We motored back to Sancerre via Amigny another smaller village, not a Commune, not a Village nor Hamlet but a Lilliputian. Alex, our host and driver got lost as she meant to drive us up to the top of Mount Damm to have a squiz. Must have been the Perrier water at our Au P’tit Gouter Chavignol restaurant lunch, where I played safe with my Peer Gynt Orchestra and had an omelette. With a glis of ‘Bebe Wisky’ spelt just like that but waiter Gasparde, got confused, or I did as I’m certifiable, and he brought me the ‘Geant Bebe Wisky’. Cripes, a near full tall ‘Giant’ glass of 40% pure ‘Wisky’ of doubtful parentage. Dear me sonny boy, thats a bit much whisky. ‘Yes I know Mum, I could have effin well, sorry Mum, left it, but I am a piggy. Just like Dad. Would you like to share a bowl of warm Giblets?’

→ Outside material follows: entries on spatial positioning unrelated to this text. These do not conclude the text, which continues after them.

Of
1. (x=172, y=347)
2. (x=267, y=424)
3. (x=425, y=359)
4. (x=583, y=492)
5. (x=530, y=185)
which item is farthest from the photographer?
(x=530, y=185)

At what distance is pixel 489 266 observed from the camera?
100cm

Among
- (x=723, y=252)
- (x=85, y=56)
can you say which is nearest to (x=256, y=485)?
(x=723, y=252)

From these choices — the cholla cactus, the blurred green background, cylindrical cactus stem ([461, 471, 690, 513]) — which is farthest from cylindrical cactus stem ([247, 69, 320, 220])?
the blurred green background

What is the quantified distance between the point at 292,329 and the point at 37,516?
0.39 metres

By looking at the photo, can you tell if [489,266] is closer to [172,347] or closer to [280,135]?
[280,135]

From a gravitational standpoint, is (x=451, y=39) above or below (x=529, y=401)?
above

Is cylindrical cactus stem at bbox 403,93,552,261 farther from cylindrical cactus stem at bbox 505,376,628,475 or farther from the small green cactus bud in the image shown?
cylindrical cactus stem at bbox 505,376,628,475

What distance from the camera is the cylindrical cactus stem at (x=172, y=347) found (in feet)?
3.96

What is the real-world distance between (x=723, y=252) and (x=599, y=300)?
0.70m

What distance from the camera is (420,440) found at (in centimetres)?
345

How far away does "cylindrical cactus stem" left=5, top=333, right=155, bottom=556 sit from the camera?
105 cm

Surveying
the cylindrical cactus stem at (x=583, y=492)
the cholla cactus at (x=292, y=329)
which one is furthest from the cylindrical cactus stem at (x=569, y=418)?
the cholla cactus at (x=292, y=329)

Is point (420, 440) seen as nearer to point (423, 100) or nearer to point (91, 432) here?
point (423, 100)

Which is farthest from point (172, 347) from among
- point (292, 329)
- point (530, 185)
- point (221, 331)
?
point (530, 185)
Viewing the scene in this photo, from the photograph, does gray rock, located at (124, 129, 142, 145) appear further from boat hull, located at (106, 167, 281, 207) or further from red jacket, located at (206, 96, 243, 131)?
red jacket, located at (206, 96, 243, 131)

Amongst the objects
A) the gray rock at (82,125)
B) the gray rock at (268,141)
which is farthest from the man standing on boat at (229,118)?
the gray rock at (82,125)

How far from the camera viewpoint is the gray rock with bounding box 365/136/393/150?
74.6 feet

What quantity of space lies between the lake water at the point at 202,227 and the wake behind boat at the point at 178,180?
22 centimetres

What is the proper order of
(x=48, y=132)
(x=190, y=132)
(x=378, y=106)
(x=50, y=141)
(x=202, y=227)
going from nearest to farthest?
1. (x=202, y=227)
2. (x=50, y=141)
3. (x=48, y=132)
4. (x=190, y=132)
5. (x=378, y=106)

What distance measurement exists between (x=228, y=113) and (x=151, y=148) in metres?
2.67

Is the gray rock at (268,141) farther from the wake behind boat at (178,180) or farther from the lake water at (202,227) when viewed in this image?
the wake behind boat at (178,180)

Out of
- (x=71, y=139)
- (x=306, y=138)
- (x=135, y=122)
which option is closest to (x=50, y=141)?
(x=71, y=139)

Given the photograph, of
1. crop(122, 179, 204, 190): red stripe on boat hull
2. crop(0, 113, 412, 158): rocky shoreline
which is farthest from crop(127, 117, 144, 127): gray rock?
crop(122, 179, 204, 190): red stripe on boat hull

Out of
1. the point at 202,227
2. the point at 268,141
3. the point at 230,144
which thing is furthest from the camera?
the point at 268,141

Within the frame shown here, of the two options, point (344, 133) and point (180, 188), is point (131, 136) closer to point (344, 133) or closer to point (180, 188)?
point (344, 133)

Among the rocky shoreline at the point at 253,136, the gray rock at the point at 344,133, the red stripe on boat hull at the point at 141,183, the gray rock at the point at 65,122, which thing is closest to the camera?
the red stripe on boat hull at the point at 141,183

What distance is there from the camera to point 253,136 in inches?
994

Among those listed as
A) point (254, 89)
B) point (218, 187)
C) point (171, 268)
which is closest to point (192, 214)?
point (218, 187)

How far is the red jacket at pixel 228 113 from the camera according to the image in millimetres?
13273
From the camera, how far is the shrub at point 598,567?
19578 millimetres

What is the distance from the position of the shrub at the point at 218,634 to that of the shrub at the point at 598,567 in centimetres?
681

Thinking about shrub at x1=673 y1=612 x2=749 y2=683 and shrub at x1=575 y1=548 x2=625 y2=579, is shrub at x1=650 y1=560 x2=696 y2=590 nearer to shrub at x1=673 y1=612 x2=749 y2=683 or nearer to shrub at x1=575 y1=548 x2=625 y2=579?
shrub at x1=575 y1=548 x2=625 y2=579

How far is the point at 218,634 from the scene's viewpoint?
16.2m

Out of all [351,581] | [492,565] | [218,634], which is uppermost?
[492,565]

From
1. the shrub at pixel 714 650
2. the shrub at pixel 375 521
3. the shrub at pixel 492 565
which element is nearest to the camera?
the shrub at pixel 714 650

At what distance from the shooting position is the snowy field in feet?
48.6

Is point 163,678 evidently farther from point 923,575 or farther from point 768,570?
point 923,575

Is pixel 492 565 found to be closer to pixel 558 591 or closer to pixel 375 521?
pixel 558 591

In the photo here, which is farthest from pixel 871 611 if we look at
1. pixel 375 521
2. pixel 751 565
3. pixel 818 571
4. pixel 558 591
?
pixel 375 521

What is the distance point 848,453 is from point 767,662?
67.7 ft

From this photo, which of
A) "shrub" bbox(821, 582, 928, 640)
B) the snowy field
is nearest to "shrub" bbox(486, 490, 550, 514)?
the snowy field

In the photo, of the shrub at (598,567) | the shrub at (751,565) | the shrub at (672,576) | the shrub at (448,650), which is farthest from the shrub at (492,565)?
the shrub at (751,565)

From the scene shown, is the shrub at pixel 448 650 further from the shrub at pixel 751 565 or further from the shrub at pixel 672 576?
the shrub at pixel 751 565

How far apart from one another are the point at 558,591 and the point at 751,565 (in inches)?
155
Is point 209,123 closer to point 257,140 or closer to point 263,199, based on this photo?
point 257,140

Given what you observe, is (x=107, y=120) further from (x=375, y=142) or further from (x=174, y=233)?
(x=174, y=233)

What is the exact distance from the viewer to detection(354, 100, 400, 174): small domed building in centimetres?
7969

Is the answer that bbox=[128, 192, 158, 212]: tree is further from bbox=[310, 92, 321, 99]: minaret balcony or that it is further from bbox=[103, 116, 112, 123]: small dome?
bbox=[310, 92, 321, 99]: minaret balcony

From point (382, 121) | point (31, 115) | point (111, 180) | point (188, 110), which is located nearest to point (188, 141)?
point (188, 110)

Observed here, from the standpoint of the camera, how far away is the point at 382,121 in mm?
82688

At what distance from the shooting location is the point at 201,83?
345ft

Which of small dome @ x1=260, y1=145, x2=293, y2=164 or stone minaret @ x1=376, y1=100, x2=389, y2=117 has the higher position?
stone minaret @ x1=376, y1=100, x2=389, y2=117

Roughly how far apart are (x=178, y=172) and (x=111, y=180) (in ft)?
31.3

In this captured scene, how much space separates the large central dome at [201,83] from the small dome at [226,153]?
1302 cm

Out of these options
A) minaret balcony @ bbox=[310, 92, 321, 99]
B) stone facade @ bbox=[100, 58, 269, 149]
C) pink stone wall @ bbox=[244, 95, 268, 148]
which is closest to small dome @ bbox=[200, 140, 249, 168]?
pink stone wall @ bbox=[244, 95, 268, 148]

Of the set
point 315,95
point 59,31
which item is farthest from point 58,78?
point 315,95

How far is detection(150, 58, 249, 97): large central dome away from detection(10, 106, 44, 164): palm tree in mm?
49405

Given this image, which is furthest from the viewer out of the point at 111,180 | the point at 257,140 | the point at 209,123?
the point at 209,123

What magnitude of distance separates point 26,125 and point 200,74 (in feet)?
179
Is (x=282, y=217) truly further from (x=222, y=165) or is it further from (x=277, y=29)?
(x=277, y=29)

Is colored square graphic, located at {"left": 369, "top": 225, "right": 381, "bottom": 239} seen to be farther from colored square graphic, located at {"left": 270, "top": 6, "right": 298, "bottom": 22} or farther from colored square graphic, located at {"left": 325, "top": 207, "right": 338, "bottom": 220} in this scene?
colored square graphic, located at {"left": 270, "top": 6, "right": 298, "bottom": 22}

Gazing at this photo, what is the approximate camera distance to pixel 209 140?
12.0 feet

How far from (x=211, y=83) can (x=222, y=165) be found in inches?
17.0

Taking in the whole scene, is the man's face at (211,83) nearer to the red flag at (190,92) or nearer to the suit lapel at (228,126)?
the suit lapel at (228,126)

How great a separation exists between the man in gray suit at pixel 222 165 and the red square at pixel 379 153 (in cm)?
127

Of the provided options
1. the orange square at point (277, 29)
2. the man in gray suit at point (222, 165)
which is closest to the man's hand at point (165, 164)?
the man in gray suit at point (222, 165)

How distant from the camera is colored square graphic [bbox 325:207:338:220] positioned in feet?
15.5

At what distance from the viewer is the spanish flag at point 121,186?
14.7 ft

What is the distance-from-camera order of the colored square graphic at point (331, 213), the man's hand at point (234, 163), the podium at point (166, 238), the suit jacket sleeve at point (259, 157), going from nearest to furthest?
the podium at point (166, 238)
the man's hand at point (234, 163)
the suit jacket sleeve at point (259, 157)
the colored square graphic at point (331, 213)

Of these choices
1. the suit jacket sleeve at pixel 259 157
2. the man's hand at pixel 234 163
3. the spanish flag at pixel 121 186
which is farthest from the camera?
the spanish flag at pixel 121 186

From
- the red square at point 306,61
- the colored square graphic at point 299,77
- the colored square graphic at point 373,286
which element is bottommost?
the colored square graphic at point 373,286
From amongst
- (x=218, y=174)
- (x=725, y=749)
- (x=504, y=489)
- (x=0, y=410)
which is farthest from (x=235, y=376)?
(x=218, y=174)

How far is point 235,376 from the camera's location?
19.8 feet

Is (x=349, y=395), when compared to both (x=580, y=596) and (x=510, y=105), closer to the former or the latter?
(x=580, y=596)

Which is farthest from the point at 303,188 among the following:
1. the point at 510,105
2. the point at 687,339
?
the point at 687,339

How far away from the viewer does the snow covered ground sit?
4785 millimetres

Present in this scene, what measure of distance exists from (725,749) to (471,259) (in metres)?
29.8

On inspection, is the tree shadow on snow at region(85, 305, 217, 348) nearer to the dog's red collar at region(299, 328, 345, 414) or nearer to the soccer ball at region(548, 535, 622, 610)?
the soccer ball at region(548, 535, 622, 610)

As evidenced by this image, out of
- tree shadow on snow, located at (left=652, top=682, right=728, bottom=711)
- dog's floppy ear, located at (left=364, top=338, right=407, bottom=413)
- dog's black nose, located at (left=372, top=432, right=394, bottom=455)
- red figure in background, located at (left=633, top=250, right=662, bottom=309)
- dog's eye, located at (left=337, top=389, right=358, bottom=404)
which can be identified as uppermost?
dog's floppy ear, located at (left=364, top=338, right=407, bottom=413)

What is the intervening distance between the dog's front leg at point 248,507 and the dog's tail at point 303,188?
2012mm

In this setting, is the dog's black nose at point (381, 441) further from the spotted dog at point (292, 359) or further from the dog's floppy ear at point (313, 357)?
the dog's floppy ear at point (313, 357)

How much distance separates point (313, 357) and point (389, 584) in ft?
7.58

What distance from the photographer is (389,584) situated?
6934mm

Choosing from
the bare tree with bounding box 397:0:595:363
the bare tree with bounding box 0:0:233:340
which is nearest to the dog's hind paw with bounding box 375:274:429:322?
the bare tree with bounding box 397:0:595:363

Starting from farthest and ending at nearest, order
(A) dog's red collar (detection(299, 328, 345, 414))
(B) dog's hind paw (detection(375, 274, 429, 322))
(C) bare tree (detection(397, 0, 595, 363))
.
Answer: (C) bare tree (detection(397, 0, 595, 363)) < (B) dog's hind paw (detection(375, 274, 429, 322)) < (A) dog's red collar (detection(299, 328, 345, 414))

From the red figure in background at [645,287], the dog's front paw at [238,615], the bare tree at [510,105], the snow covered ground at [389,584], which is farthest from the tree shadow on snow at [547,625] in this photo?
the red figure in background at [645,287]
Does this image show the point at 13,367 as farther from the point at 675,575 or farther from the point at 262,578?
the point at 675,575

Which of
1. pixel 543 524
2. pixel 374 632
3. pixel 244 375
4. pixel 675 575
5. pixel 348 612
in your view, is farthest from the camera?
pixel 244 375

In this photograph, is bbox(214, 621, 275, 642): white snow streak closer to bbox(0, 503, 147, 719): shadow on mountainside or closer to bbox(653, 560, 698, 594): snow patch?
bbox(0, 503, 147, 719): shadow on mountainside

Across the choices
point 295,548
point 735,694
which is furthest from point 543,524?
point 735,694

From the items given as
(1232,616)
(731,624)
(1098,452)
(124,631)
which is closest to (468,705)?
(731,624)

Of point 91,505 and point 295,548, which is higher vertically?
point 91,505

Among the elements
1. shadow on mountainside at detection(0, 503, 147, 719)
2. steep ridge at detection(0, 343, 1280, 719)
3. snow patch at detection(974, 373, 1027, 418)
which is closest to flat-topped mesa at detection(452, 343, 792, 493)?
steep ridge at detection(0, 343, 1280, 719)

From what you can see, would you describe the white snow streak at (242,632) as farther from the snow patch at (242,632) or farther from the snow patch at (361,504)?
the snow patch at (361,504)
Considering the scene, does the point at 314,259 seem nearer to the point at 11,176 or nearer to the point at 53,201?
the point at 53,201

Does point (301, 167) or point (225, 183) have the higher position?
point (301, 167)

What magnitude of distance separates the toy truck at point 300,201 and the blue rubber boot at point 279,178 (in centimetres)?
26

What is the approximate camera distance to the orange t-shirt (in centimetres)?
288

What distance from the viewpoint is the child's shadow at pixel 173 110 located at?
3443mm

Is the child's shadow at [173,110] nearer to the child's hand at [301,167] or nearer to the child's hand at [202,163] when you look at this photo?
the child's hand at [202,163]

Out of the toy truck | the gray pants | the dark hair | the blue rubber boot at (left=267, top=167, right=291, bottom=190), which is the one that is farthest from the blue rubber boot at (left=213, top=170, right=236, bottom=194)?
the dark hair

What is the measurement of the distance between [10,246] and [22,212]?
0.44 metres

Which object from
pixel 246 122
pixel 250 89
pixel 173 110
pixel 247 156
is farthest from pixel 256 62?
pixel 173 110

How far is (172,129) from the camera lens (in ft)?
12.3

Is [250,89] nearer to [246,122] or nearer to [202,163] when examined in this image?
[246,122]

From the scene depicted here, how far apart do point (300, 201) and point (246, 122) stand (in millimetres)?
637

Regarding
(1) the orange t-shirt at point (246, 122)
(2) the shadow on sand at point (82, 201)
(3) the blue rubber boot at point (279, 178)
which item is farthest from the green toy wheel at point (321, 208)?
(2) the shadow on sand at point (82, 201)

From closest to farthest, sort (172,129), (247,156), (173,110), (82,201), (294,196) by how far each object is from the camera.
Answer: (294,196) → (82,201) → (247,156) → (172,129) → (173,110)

Back in our Garret, the bride eagerly trots off uphill to be swallowed by the doors of language school, Couer de France. I have a sorta sooky nanny nap to relieve the pressure of retired life, to unburden in dreams my misguided exuberance of age and the effects of a ‘Geant Bebe Wisky’.
Arriving home to our Garret about 5.15pm after school lessons, my bride informs me that the prisoner in our fridge, Roquefort, encapsulated in a small sealed container, is to travel on with us from France to England. It’s to be a pressie for my Brides long ago and still friends, Nigel and Fiona formerly of Victoria Oz, who now live near Tunbridge Wells south of London. She, my lovely Susan, met and bonded with them from her days spent in a previous manifestation of her life. Judging by the stink of Roquefort, that friendship may be put to the test. As will they, Nigel and Fiona, trying to reconcile why somebody nice and lovely like Sue, would have a reprobate like Moi tagging along. He he he.
Au revoir un A bientot – La Susan 😘 and her cheese Diz 🧀.